There is a worrying requirement in André's list, however. "You need a C compiler. I use Microsoft's C/C++ 7.0; if you have that one, we're completely in sync. Also, it would be to your advantage to have MASM 5.0 or higher." I've used Visual C, but this is older still, and it might be a pain to get hold of. Also, I'm using a 64-bit PC, so there could be further problems there.

The next line offers a potential way out. "If you're a Borland user, you'll have to make slight changes here and there. However, there shouldn't be a problem with code compiling under Borland's products." Ah, Borland (now Embarcadero)! My first experience with C programming was with Borland's venerable Turbo C package, also in the 90s. I also went on to use C++Builder once I got into visual stuff. I might still be able to find a copy of that lying around.

Lastly, there's a section about 'Being Creative'. This largely boils down to watching random fantasy and sci-fi movies for ideas. "If there's one game designer on Earth who hasn't seen all the Star Trek episodes, the Alien movies, and Real Genius a thousand times, I'd be surprised! So go out there and use other people's ideas as the seed of your own new idea." Probably decent advice for a programmer, we tend to be quite boring people.

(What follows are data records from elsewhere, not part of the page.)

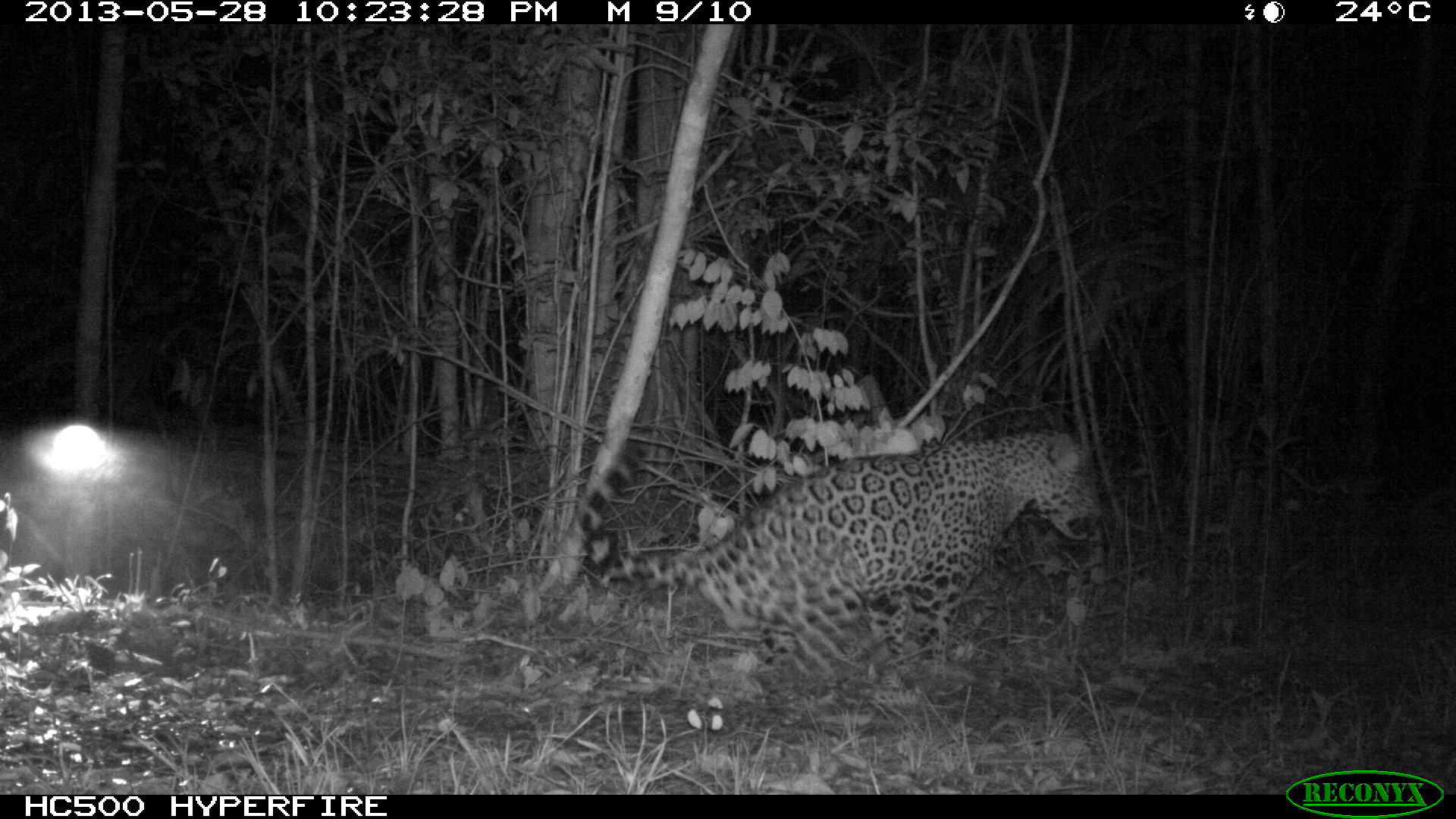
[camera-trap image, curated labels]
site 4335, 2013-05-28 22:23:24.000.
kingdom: Animalia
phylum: Chordata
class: Mammalia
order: Carnivora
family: Felidae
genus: Panthera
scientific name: Panthera onca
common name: jaguar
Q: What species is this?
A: Panthera onca (jaguar).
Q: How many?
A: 1.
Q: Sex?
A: Male.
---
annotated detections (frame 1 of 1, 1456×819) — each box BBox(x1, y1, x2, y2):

So, there's no code in this chapter. However, each chapter does end with a list of quiz questions, some answered in the text, others requiring research. I won't bother to answer the questions (one is a bizarrely specific question about Real Genius) but I will attempt to do the exercises. One of them this time is "Play the game DOOM for a couple hours and see what can be done with a PC", so... see you later.

Thursday, 27 April 2017

Teach Yourself Game Programming in 21 Days - Intro

Holy crap, I haven't posted here since January!

I was reminiscing about coding in the olden days with a colleague when I realised I still have lots of coding books lying around. One sprang to mind immediately; Teach Yourself Game Programming in 21 Days by André LaMothe. It's an excellent book, full of practical tips (for the time, anyway) and reasonably structured code. Its language of choice is C, though there are occasional bits of Assembly to speed things up.

After I dug it out of the pile, I was slightly saddened to find that the CD with all the supporting material is gone. That means I'll have a lot of typing to do, not to mention some graphics and sound files to create. My second problem is that, this being a book from 1994, it creates programs that are designed to be run in DOS. Not only will I need to use DOSBox (which I'm familiar with), I'll also need to find a C compiler that can create these olde binaries.

Despite all this, I've decided to go through the book and get as much of it running as I can. I'm not sure I'll be able to do it over three weeks like the title suggests, but I plan to document my journey on this blog and release all the code I end up writing in a public repository somewhere.

Note: the games contained therein use PCX and VOC files. When was the last time you saw one of those?